I kinda like Andrew Cuomo even though (and shame on me) I really don’t know a lot about him – probably because I think so highly of his father. So sue me.
There’s a story at Bloomberg today about his campaign contributions. It’s caught my attention, as does any story about our corrupt campaign finance practices.
However, if I”m reading this correctly, it seems that in fundraising for his gubernatorial run, Cuomo is operating within the norm but because the ethics of this norm is often questionable, Andrew Cuomo may have acted improperly. It just seems like one of those non-story stories, which would be perfectly legit – in fact very welcome – if it were not hung off a single individual. Read the story and if I’m getting it wrong, let me know. Campaign finance reform is something I care deeply about so maybe I’m being deliberately blind because I like Cuomo.
From the story:
Cuomo’s donation forms ask contributors to sign a statement saying they have no “matter” pending with him. That rule “does not extend to attorneys representing persons or entities with matters before the NYS Attorney General’s office,” the form states, mirroring his predecessors’ policies.
The American Bar Association “Model Rules” for lawyers, which don’t address attorneys general, prohibit donations to judges made for the purpose of getting hired.
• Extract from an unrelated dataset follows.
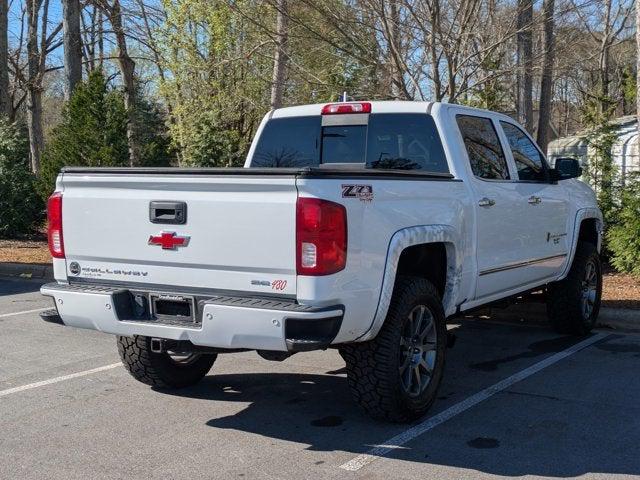 2017 Chevrolet Silverado 1500 2LZ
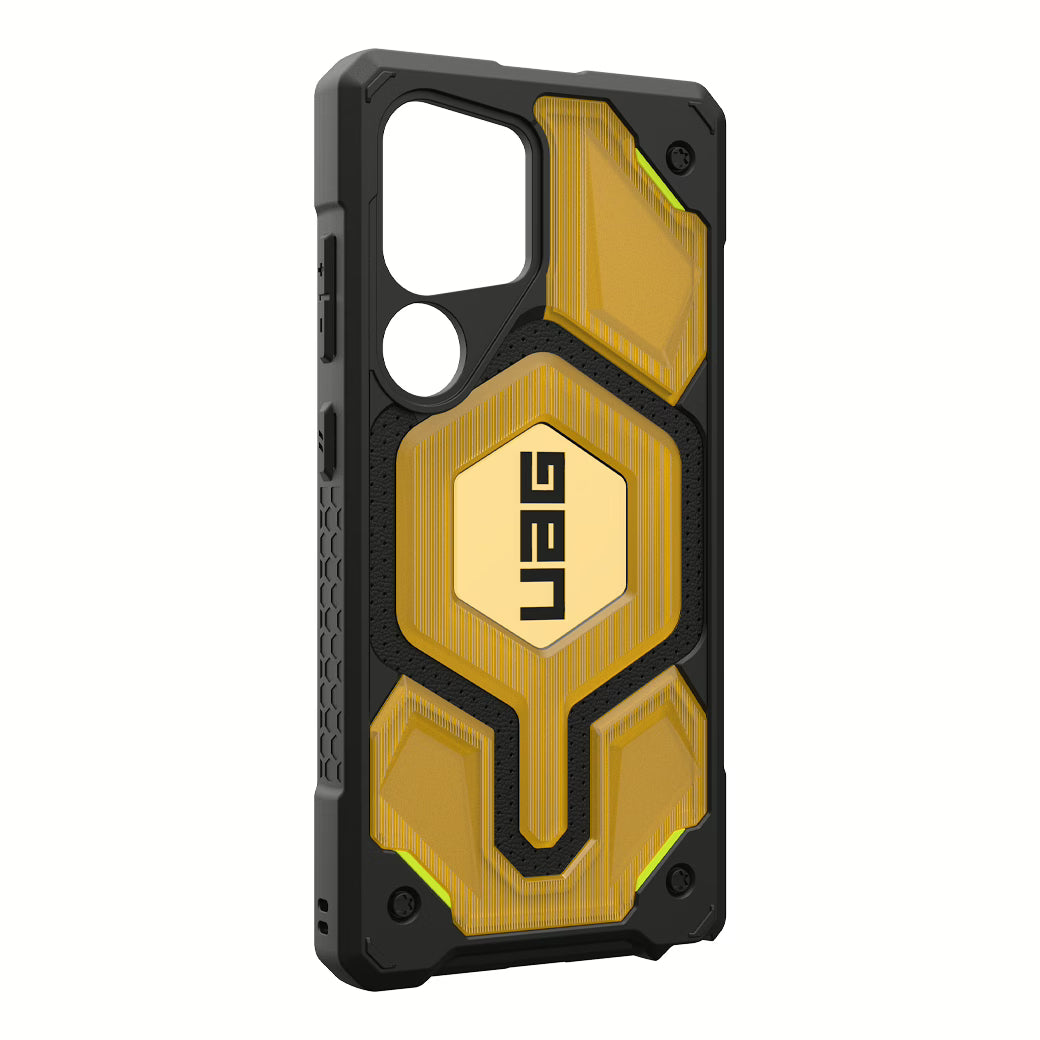 UAG รุ่น Monarch Pro – เคส Galaxy S25 Ultra – สี Ultem (Limited Edition)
Cuomo, who doesn’t hire outside lawyers, abides by that principle, Bamberger said. New York State rules for attorneys allow contributions to judges or public officials as long as the recipient is allowed to accept gifts.
Eliot Spitzer, attorney general from 1999 to 2006, took lawyer donations too from those with cases before him. Boies gave him $15,000 and the Boies Schiller firm gave $10,000 in 2004, according to state records.
“Candidates in New York State for district attorney, judge, attorneys general, and all other offices have operated under the very same rules for decades,” Bamberger said.